Please work out how many lines in the material contain "site" and give only that figure.

- [Extracted data]:
----
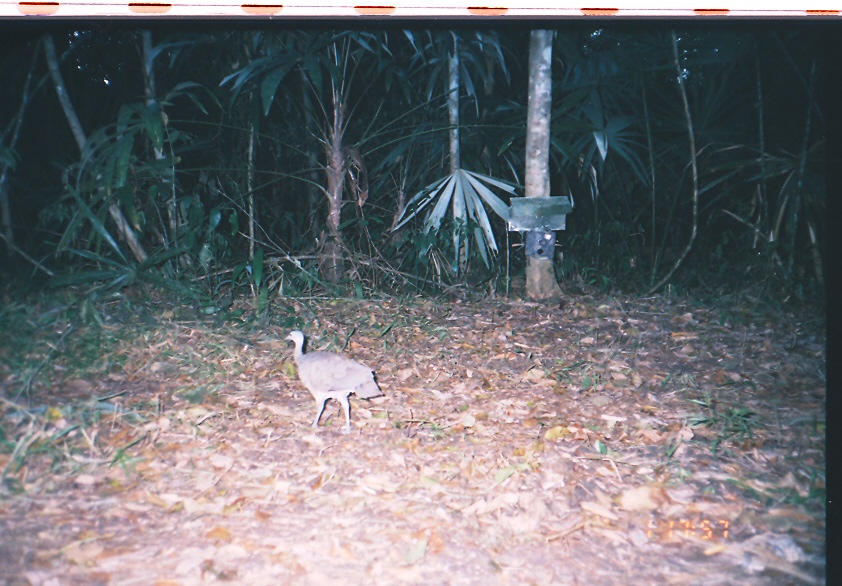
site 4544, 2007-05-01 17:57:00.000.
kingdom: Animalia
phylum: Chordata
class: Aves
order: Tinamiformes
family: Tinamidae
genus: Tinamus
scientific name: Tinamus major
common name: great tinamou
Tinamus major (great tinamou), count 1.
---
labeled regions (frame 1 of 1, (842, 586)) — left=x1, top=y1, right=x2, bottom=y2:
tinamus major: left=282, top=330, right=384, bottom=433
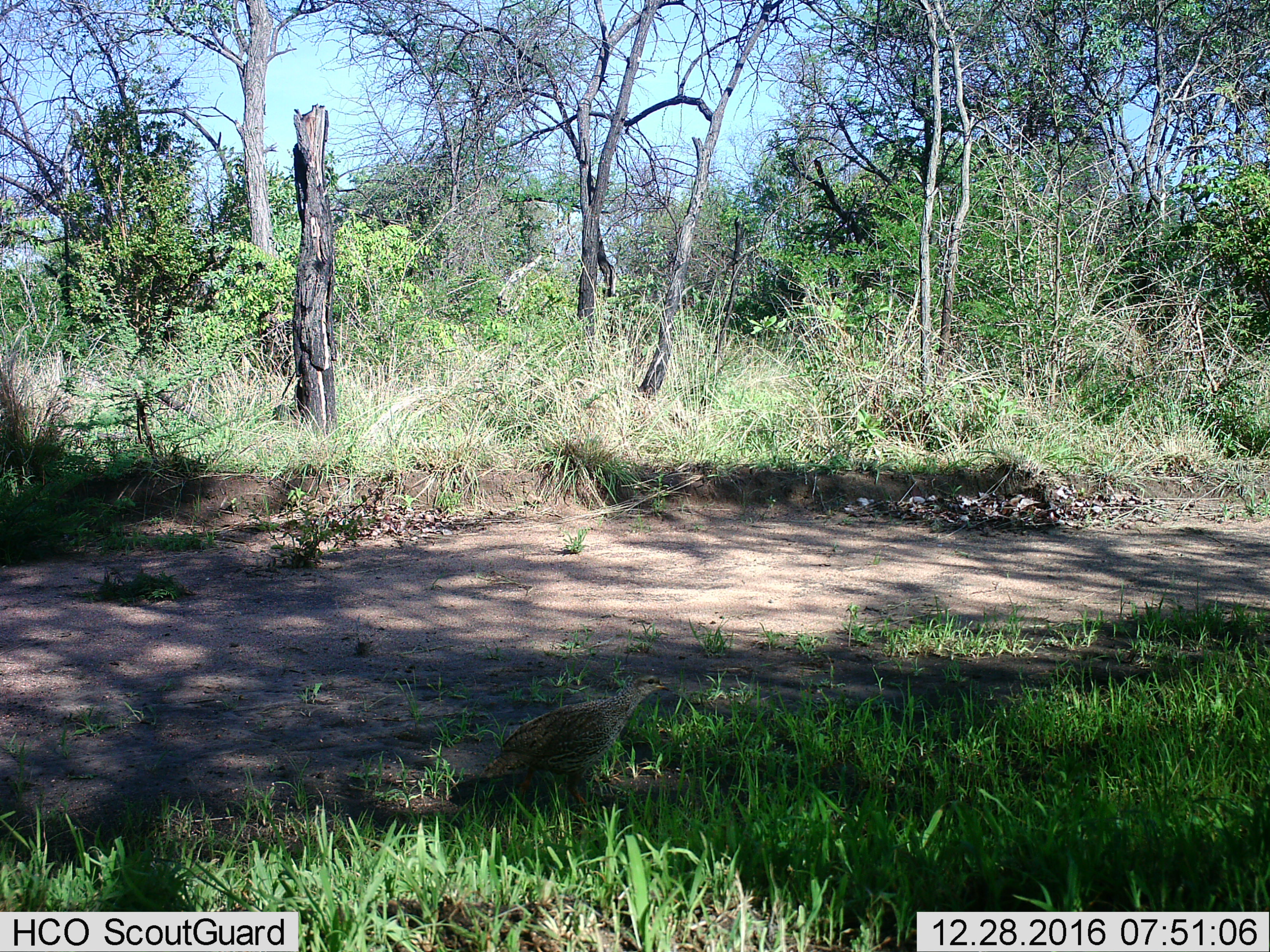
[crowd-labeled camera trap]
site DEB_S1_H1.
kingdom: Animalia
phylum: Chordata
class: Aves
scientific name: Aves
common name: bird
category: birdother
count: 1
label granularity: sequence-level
----
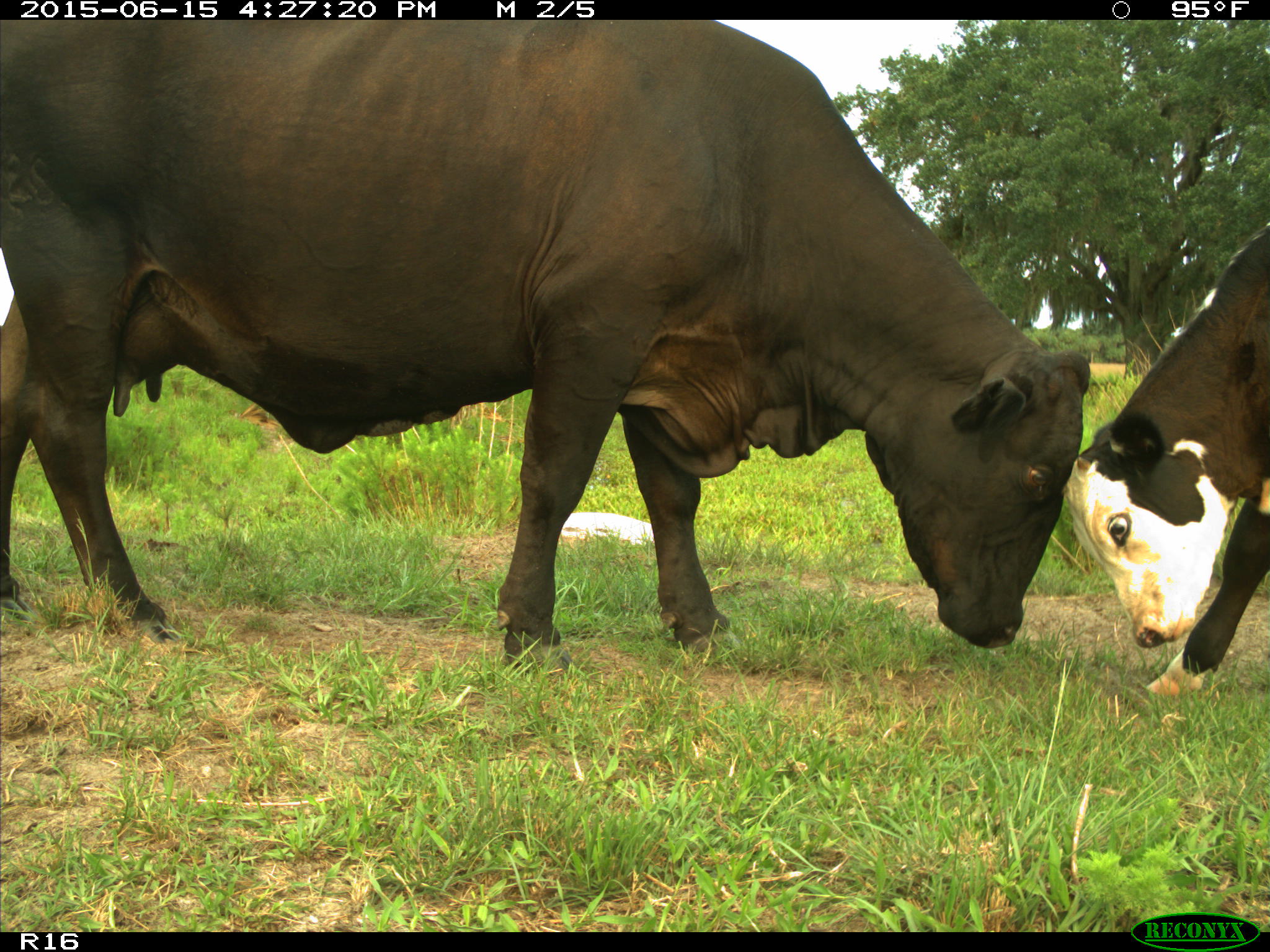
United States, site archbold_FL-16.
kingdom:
----
- [Answer below]: 3